-- start STORED RECORDS --
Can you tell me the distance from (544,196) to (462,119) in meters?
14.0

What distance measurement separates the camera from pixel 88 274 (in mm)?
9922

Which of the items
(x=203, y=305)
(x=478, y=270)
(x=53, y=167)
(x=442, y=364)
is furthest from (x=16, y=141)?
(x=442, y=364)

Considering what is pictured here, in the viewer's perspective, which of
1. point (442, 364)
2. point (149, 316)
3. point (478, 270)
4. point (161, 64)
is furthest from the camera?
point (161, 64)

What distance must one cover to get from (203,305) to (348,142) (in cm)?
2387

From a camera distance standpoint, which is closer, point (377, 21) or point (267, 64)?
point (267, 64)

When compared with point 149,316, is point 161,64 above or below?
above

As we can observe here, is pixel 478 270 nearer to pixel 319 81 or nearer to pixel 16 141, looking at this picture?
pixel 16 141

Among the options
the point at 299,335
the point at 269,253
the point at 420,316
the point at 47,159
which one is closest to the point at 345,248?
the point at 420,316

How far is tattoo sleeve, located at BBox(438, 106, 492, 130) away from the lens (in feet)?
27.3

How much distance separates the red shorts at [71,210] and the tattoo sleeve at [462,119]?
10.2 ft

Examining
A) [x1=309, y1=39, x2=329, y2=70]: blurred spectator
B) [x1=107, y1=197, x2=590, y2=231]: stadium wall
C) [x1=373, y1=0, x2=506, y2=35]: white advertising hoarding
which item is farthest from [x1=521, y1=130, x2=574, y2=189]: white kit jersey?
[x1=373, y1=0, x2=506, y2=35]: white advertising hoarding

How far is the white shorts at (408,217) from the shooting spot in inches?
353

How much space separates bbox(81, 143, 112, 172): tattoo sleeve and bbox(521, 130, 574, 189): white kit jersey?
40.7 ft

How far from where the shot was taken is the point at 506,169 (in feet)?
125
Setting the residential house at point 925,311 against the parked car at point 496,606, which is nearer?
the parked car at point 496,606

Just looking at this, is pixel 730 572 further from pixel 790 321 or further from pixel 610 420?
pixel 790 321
-- end STORED RECORDS --
Extract the data in full. Keep it word for word.

Can you tell me the distance from (544,196) to (462,119) in meters?
14.0

What distance measurement separates the camera from pixel 88 274 (in mm)?
9922

Which of the items
(x=203, y=305)
(x=478, y=270)
(x=53, y=167)
(x=442, y=364)
is furthest from (x=16, y=141)?
(x=442, y=364)

Considering what is pictured here, in the viewer's perspective, which of
1. point (442, 364)
2. point (149, 316)
3. point (478, 270)
4. point (161, 64)
is furthest from the camera?
point (161, 64)

What distance must one cover to get from (203,305) to (348,142) (in cm)?
2387

From a camera distance standpoint, which is closer, point (377, 21) or point (267, 64)?
point (267, 64)

When compared with point 149,316, is point 161,64 above or below?
above

As we can observe here, is pixel 478 270 nearer to pixel 319 81 or nearer to pixel 16 141, looking at this picture?
pixel 16 141

Among the options
the point at 299,335
the point at 269,253
the point at 420,316
the point at 47,159
which one is closest to the point at 345,248?
the point at 420,316

How far is tattoo sleeve, located at BBox(438, 106, 492, 130) away from the lens (in feet)?
27.3

How much distance separates the red shorts at [71,210] and the tattoo sleeve at [462,119]?
10.2 ft

Examining
A) [x1=309, y1=39, x2=329, y2=70]: blurred spectator
B) [x1=107, y1=197, x2=590, y2=231]: stadium wall
C) [x1=373, y1=0, x2=506, y2=35]: white advertising hoarding
which item is farthest from [x1=521, y1=130, x2=574, y2=189]: white kit jersey?
[x1=373, y1=0, x2=506, y2=35]: white advertising hoarding

How far is the white shorts at (408,217) from the shooting spot in inches?
353

How much space separates bbox(81, 143, 112, 172): tattoo sleeve and bbox(521, 130, 574, 189): white kit jersey?
40.7 ft

How far from where the shot was taken is the point at 506,169 (in feet)?
125
Setting the residential house at point 925,311 against the parked car at point 496,606, which is nearer?
the parked car at point 496,606

Just looking at this, is pixel 730 572 further from pixel 790 321 or further from pixel 610 420?
pixel 790 321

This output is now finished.